Gestellte Aufgabe: Kannst du die Einträge unten von der Zeile mit „Amongst the objects“ bis zum Ende der Einträge Wort für Wort wiedergeben, beide Enden eingeschlossen?

Gespeicherte Daten:
>>>>

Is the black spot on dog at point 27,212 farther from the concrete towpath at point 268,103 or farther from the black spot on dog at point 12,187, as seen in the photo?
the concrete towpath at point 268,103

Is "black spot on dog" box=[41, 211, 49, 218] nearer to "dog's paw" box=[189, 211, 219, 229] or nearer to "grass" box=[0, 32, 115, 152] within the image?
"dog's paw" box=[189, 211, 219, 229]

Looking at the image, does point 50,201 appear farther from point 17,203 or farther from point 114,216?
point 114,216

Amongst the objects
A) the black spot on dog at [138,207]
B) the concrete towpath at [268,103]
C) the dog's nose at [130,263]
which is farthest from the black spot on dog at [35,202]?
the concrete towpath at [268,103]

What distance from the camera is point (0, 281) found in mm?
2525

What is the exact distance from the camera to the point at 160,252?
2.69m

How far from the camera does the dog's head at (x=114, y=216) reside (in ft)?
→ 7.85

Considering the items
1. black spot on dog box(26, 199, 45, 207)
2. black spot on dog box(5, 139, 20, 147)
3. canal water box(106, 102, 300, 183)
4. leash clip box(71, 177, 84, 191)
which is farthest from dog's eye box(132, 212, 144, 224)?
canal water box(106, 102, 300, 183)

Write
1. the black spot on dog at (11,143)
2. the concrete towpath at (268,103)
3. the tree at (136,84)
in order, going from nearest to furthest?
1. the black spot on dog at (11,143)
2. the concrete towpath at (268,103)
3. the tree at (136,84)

<<<<

Ergebnis der Aufgabe:
Amongst the objects
A) the black spot on dog at [138,207]
B) the concrete towpath at [268,103]
C) the dog's nose at [130,263]
which is farthest from the black spot on dog at [35,202]?
the concrete towpath at [268,103]

What distance from the camera is point (0, 281) found in mm?
2525

What is the exact distance from the camera to the point at 160,252?
2.69m

How far from the camera does the dog's head at (x=114, y=216) reside (in ft)?
→ 7.85

Considering the items
1. black spot on dog box(26, 199, 45, 207)
2. black spot on dog box(5, 139, 20, 147)
3. canal water box(106, 102, 300, 183)
4. leash clip box(71, 177, 84, 191)
which is farthest from dog's eye box(132, 212, 144, 224)?
canal water box(106, 102, 300, 183)

Write
1. the black spot on dog at (11,143)
2. the concrete towpath at (268,103)
3. the tree at (136,84)
in order, going from nearest to furthest?
1. the black spot on dog at (11,143)
2. the concrete towpath at (268,103)
3. the tree at (136,84)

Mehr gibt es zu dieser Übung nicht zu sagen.